__AIM OF THE EXERCISE__
Everything below from the line with "Pessoas de negócios" through the line with "sunset at Jokulsarlon iceland Beach Towel" must be retyped exactly, except the pictures.

** RECORDED INFORMATION follows **

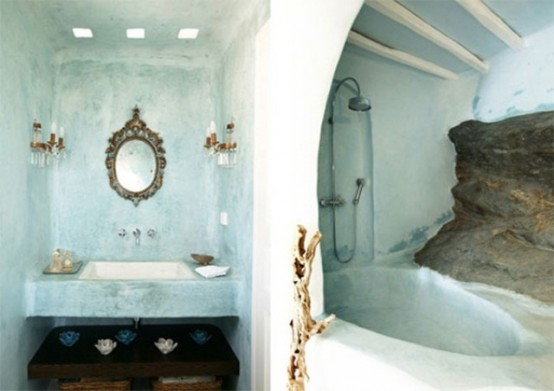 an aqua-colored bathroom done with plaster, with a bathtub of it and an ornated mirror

** End of RECORDED INFORMATION **
** RECORDED INFORMATION follows **

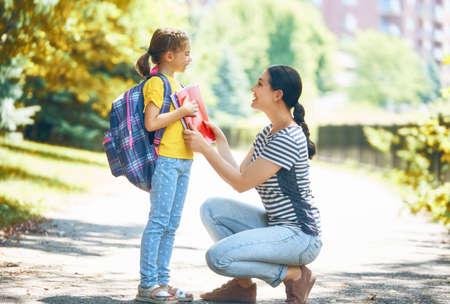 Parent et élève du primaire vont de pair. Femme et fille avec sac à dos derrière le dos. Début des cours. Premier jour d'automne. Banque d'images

** End of RECORDED INFORMATION **
** RECORDED INFORMATION follows **

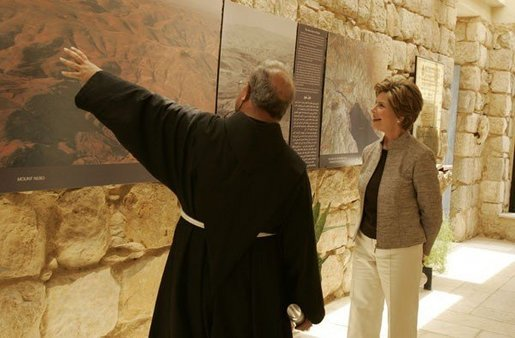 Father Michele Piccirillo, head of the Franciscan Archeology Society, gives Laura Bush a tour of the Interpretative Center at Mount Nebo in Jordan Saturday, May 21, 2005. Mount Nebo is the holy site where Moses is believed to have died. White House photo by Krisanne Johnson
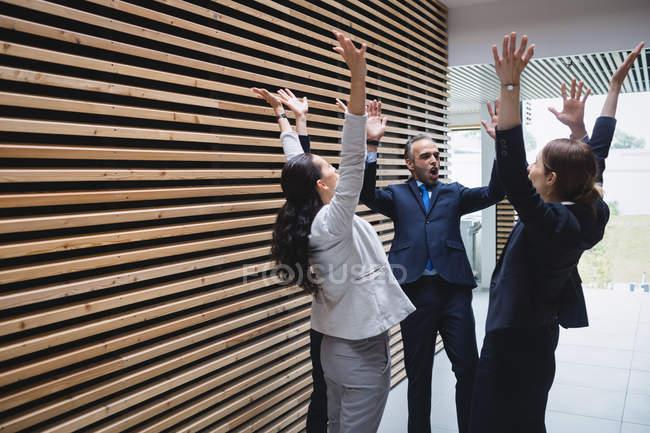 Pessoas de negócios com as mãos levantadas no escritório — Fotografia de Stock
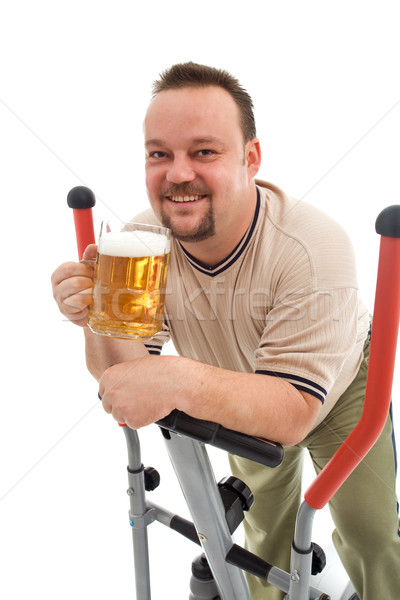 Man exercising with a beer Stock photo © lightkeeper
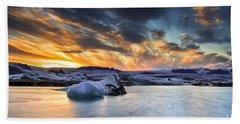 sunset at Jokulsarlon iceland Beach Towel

** End of RECORDED INFORMATION **

__RESULT__
 Pessoas de negócios com as mãos levantadas no escritório — Fotografia de Stock
 Man exercising with a beer Stock photo © lightkeeper
 sunset at Jokulsarlon iceland Beach Towel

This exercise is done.